= Donald J. Leonard =

American businessman

Donald J. Leonard (born July 11, 1933) is an American electrical engineer and AT&T executive, who received the 1996 IEEE Simon Ramo Medal.

== Biography ==
Born in New York City, Leonard studied Electrical Engineering at the New York University in the 1950s, where he received his BEE in 1956 and his MEE in 1960.

After graduation, Leonard started his career as a researcher at the New York University Research Lab. After working for the New York Telephone Company, he joined AT&T Bell labs in 1956. Here he started his lifelong career at AT&T, working on the development of the Transmission System 1 (T-1), which was introduced by Bell Labs in 1962. He later supervised the development of a pulse-code modulation for the Telstar.

In 1963, he moved to Bell Labs in Merrimack Valley, where he was director of the Transmission Technology Laboratory from 1968 to 1970. In 1970, he moved to Indianapolis to direct the Telephone Laboratory. From 1977 to 1980 in Columbus, he was executive director of Crossbar and Switching Operations, and from 1980 to 1982 at Western Electric, he was vice president of Corporate Engineering. In 1982, he returned to Bell Labs, where he succeeded William O. Fleckenstein as vice president, Switching Systems, and where in 1991 he was appointed vice president, Quality, Technology, and Process Research. In 1994, he retired and was succeeded by Arun Netravali.

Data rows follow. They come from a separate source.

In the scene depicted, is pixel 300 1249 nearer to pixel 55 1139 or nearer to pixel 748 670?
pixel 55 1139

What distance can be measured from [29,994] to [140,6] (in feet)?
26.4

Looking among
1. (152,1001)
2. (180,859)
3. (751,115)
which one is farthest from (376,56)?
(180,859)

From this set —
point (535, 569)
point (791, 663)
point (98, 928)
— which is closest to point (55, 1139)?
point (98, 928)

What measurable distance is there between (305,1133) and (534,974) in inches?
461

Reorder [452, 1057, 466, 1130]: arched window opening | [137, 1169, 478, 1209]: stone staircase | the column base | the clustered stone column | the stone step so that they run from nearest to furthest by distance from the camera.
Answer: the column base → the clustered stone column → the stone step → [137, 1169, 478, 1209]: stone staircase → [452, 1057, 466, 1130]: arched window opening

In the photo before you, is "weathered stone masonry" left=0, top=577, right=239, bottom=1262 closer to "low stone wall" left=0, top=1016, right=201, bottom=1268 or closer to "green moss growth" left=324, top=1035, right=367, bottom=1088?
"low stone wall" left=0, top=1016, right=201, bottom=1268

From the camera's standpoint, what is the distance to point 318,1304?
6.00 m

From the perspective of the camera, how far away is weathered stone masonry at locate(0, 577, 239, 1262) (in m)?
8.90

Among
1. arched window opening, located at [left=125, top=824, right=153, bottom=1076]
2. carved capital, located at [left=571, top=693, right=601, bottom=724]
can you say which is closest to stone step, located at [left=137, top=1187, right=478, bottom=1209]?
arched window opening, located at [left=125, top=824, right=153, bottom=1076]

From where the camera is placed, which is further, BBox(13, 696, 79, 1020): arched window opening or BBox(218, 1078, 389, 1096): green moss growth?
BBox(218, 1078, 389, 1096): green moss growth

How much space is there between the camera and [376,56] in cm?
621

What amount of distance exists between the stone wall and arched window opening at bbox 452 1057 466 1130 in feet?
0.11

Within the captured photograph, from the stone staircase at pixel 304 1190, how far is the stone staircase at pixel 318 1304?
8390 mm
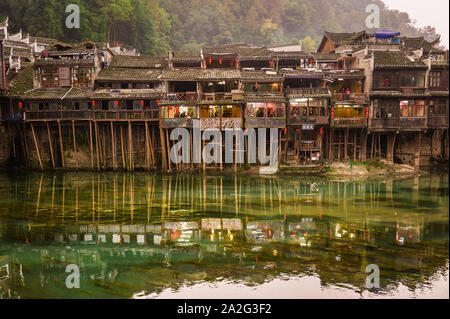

Leonard was awarded an honorary doctorate from Midwest College of Engineering; the Hispanic Engineer National Achievement Award in 1992 by the Society of Hispanic Professional Engineers; and in 1996 the IEEE Simon Ramo Medal for his "engineering leadership in design and development of intelligent networks, digital electronic switching, transmission and signaling systems, and network databases." In 1997 he was awarded an EMMY by the Academy of Television Arts and Sciences for his work on high-definition TV.

== Selected publications ==
- Andre, S. N. and Leonard, D. J., “An Active Retrodirective Array for Satellite Communication”, Trans. IEEE, Vol. AP-12, Mar. 1964, pp. 181–186.
- Donald J. Leonard. "Local switching: on the leading edge of technology", Bell Laboratories Record. Vol. 60. (7). September 1982. pp. 181–184.

== Patents ==
- Leonard, Donald J. "RELEASED." U.S. Patent No. 3,030,448. 17 Apr. 1962.
- Leonard, Donald J. "Elimination of talk-off in in-band signaling systems." U.S. Patent No. 3,306,984. 28 Feb. 1967.